## SOURCE EXTRACT
..........

In [940]:
# imports

import pandas as pd

In [941]:
# Import file
data=pd.read_csv('fifa21_train.csv')
data.shape

(11701, 101)

In [942]:
# Standardize headers

def standardize_header(dataframe):
    dataframe.columns = [c.lower().replace(' ', '_') for c in data.columns]

standardize_header(data)

In [943]:
# Drop duplicate columns

def drop_duplicate_columns(dataframe):
    return dataframe.loc[:,~dataframe.T.duplicated(keep='first')]

data = drop_duplicate_columns(data)
data.shape

(11701, 85)

In [944]:
# Standardize headers kept after drop of duplicate columns

def map_columns(dataframe):
    col_mapping = {
        'ls':'striker',
        'lw':'wing',
        'lf':'forward',
        'lam':'att_mid',
        'lm':'side_mid',
        'lcm':'center_mid',
        'lwb':'back_wing',
        'ldm':'def_wing',
        'lb':'def_laterals',
        'lcb':'center_back'
    }
    return dataframe.rename(columns = col_mapping)

data = map_columns(data)

In [945]:
# Drop useless columns

def drop_useless_cols(dataframe):
    return dataframe.drop(columns=['id', 'name', 'age', 'nationality', 'club', 'position', 'team_&_contract', 'joined', 'loan_date_end', 'value', 'wage', 'release_clause', 'contract'], axis=1)
    
data = drop_useless_cols(data)
data.shape

(11701, 72)

In [946]:
# Convert 'height' into cm

def convert_into_cm(dataframe):
    dataframe['height'] = dataframe['height'].str.replace("'", '.').str.replace('"', '').astype(float)
    dataframe['height'] = round(dataframe['height'] * 30.48, 1)

convert_into_cm(data)

In [947]:
# Convert 'weight' into kg

def convert_int_kg(dataframe):
    dataframe['weight'] = dataframe['weight'].str.replace('lbs', '').astype(float)
    dataframe['weight'] = round(dataframe['weight'] * 0.453592, 1)

convert_int_kg(data)

In [948]:
# Standardize 'foot'

def standardize_foot(dataframe):
    dataframe['foot'] = dataframe['foot'].map(dict(Left=0, Right=1))
    
standardize_foot(data)

In [949]:
# Fill nan values for 'volleys', 'curve', 'agility', 'balance', 'jumping', 'vision', 'sliding_tackle', 'interceptions', 'positioning', 'composure'

def fill_nan_subset_mean(dataframe):
    column_names = ['volleys', 'curve', 'agility', 'balance', 'jumping', 'vision', 'sliding_tackle', 'interceptions', 'positioning', 'composure']
    for column in column_names:
        bp_list = dataframe[dataframe[column].isna()]['bp'].unique()
        for bp in bp_list:
            mean = dataframe[dataframe['bp'] == bp][column].mean()
            subset_filter = (dataframe[column].isna()) & (dataframe['bp'] == bp)

..........

## EXTRACTED INFORMATION
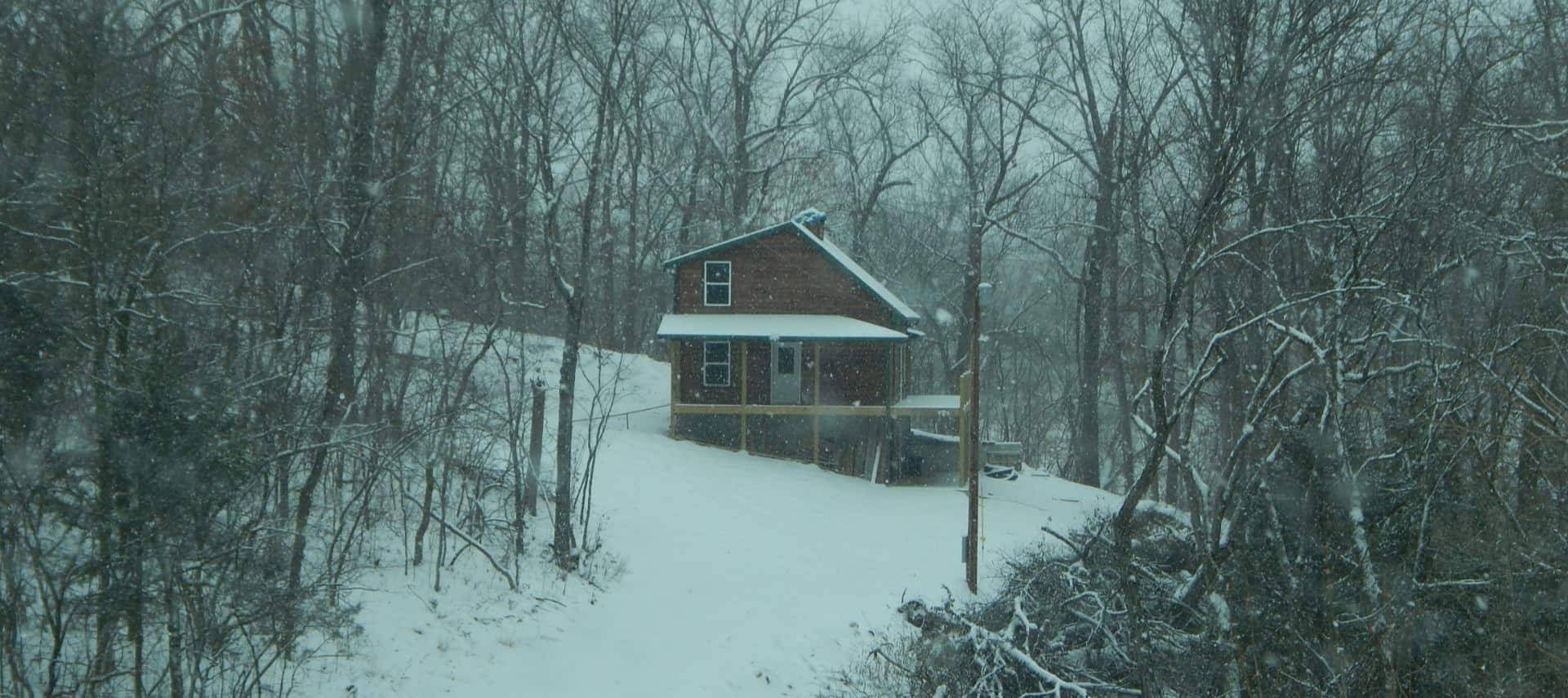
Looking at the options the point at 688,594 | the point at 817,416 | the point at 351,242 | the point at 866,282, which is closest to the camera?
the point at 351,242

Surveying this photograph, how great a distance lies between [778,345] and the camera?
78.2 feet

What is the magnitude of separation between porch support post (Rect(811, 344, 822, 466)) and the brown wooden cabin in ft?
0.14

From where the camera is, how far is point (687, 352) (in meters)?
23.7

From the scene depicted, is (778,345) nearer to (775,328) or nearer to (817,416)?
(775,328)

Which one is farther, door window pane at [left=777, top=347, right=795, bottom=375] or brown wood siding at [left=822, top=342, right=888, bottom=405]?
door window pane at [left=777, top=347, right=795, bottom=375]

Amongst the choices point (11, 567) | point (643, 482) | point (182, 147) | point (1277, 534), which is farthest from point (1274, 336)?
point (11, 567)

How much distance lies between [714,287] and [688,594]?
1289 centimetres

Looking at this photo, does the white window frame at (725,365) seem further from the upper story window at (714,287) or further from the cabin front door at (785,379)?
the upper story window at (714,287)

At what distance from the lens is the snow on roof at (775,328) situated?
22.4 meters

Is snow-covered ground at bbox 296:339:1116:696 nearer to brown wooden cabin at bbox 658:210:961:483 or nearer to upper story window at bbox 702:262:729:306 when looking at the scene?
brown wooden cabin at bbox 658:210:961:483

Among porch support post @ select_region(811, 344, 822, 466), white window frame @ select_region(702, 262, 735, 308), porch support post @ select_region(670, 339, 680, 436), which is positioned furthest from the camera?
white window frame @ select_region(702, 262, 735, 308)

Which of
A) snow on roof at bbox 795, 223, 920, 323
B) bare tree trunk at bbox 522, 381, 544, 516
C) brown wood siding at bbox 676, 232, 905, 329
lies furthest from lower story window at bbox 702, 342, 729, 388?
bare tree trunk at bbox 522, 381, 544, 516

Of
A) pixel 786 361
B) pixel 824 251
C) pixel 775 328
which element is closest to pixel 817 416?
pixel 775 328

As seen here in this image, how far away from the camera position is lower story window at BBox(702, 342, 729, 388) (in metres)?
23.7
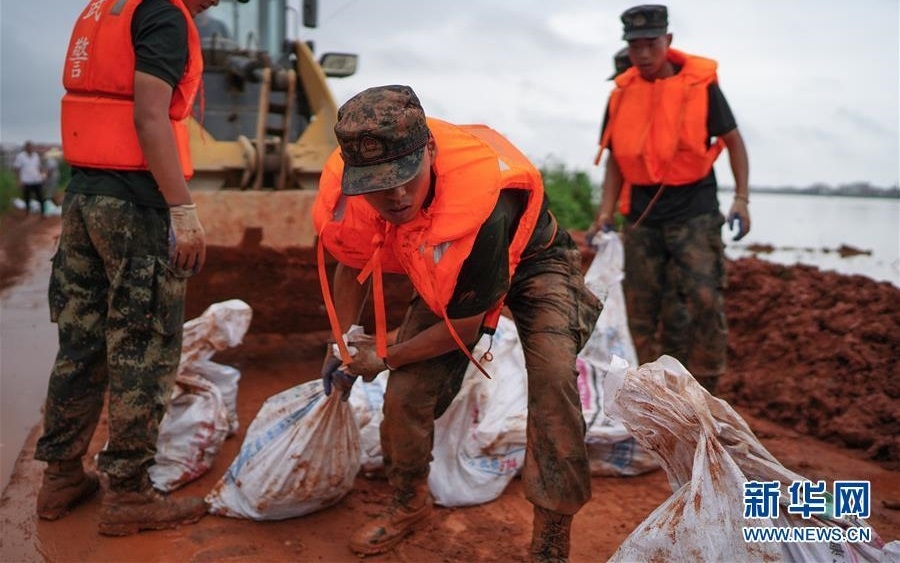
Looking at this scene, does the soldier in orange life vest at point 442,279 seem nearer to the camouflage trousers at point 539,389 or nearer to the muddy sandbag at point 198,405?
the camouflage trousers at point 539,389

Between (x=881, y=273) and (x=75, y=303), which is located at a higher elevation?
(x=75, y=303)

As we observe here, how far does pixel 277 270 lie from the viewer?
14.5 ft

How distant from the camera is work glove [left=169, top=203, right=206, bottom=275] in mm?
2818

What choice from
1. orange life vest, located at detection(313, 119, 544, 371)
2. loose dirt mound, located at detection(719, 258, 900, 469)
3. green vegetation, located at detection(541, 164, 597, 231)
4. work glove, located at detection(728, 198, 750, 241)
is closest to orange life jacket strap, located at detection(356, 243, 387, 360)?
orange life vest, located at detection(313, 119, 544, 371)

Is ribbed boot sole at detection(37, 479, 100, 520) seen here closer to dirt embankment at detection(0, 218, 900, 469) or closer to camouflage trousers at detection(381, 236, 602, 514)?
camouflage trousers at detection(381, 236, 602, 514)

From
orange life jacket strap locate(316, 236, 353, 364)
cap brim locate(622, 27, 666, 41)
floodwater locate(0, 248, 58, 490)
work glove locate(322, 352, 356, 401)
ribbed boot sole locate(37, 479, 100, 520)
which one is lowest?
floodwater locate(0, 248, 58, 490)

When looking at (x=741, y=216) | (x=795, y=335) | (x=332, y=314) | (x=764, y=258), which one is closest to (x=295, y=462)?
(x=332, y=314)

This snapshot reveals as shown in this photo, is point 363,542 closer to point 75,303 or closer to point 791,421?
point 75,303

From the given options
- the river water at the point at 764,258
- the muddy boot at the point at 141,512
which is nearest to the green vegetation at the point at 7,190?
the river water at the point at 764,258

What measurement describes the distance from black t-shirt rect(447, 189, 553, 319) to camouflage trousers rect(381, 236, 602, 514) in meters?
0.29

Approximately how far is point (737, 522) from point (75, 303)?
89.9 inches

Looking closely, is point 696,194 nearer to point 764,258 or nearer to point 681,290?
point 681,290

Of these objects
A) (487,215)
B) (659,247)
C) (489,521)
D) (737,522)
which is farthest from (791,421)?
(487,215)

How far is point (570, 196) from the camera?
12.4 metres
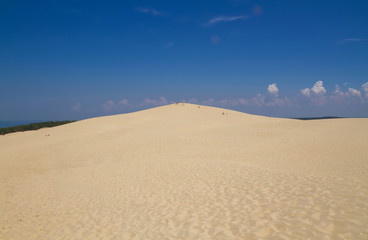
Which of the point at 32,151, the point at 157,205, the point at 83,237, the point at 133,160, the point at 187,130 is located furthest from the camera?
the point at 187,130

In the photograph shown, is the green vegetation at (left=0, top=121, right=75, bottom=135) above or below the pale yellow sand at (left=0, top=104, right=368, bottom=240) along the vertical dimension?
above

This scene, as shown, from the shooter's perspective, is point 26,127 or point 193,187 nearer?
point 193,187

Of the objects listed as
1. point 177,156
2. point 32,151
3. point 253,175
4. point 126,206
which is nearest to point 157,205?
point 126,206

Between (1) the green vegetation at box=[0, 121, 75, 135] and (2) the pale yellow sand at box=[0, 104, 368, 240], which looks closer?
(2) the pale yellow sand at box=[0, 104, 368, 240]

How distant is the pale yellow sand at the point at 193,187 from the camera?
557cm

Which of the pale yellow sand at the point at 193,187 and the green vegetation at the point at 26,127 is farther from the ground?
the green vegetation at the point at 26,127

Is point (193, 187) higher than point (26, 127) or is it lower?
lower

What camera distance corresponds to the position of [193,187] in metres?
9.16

..........

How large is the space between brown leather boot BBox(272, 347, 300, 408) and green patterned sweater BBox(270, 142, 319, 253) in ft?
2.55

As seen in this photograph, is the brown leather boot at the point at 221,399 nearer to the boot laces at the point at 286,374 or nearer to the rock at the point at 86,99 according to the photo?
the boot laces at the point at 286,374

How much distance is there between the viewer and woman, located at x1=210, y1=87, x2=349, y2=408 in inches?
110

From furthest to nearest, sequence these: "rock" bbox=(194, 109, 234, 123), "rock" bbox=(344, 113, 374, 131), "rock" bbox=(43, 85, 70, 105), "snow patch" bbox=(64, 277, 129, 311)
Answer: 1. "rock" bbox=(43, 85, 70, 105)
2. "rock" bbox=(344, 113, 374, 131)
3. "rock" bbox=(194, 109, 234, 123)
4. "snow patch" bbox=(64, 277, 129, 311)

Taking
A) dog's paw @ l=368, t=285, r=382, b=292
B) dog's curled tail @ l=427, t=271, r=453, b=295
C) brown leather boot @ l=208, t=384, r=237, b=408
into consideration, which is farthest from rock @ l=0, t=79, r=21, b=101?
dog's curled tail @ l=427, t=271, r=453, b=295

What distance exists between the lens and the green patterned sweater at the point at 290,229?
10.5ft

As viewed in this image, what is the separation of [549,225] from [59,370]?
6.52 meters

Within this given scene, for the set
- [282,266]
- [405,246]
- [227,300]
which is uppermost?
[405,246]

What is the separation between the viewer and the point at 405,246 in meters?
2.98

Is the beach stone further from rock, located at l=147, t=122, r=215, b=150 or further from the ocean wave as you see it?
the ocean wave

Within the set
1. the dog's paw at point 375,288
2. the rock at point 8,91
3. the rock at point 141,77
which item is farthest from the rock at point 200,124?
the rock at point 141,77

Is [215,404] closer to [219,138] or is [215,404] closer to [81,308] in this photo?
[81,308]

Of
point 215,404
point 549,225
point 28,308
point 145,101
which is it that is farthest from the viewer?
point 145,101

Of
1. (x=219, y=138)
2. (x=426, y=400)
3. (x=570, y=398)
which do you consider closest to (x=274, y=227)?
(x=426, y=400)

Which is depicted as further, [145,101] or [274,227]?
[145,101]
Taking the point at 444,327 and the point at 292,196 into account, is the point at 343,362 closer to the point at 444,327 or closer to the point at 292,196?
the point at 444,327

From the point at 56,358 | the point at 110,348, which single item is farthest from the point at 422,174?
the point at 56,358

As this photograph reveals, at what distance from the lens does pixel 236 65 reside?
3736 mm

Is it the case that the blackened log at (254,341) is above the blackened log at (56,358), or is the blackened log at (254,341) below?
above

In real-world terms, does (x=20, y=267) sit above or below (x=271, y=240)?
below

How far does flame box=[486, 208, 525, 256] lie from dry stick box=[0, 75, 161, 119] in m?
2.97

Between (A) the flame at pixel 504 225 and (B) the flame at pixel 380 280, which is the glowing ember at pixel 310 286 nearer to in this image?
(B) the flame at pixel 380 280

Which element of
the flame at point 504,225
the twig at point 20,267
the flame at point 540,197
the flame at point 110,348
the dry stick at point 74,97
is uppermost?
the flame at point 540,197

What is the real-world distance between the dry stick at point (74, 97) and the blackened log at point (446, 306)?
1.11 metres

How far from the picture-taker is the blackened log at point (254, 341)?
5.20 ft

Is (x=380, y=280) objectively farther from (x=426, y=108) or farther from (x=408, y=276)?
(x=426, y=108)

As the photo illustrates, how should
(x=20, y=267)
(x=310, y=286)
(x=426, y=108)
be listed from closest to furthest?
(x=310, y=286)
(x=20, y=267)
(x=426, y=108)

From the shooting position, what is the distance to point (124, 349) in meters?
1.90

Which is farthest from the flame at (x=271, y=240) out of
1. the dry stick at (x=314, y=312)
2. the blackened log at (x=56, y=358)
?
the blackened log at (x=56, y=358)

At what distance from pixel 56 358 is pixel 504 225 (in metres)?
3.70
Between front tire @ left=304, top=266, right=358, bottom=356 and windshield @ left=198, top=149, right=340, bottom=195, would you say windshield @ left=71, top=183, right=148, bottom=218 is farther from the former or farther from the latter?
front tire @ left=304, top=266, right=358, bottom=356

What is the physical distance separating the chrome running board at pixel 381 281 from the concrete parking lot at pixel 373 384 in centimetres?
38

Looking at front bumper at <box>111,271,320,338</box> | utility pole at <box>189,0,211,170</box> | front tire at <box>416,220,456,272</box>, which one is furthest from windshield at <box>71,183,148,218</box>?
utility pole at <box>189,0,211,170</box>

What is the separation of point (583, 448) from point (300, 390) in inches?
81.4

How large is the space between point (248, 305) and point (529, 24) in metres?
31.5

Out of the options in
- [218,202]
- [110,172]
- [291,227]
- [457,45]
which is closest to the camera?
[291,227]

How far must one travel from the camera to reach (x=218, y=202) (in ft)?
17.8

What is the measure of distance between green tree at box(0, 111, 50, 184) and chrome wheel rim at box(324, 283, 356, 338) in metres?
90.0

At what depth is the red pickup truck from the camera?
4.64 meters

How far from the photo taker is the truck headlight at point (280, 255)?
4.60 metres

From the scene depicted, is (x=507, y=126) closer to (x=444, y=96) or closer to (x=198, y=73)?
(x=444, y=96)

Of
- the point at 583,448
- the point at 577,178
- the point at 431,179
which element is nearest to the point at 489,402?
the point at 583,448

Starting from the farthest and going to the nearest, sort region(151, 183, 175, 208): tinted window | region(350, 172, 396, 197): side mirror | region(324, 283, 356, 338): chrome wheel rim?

..........

## AIM 1
Set down the FIFA 21 data-cleaning notebook word for word, starting with "standardize_foot(data)" and going on through "dataframe[dataframe['bp'] == bp][column].mean()".
## AIM 2
In the FIFA 21 data-cleaning notebook, by what factor is the height value multiplied to convert it into centimeters?

## FINAL ANSWER 1
standardize_foot(data)

In [949]:
# Fill nan values for 'volleys', 'curve', 'agility', 'balance', 'jumping', 'vision', 'sliding_tackle', 'interceptions', 'positioning', 'composure'

def fill_nan_subset_mean(dataframe):
    column_names = ['volleys', 'curve', 'agility', 'balance', 'jumping', 'vision', 'sliding_tackle', 'interceptions', 'positioning', 'composure']
    for column in column_names:
        bp_list = dataframe[dataframe[column].isna()]['bp'].unique()
        for bp in bp_list:
            mean = dataframe[dataframe['bp'] == bp][column].mean()

## FINAL ANSWER 2
30.48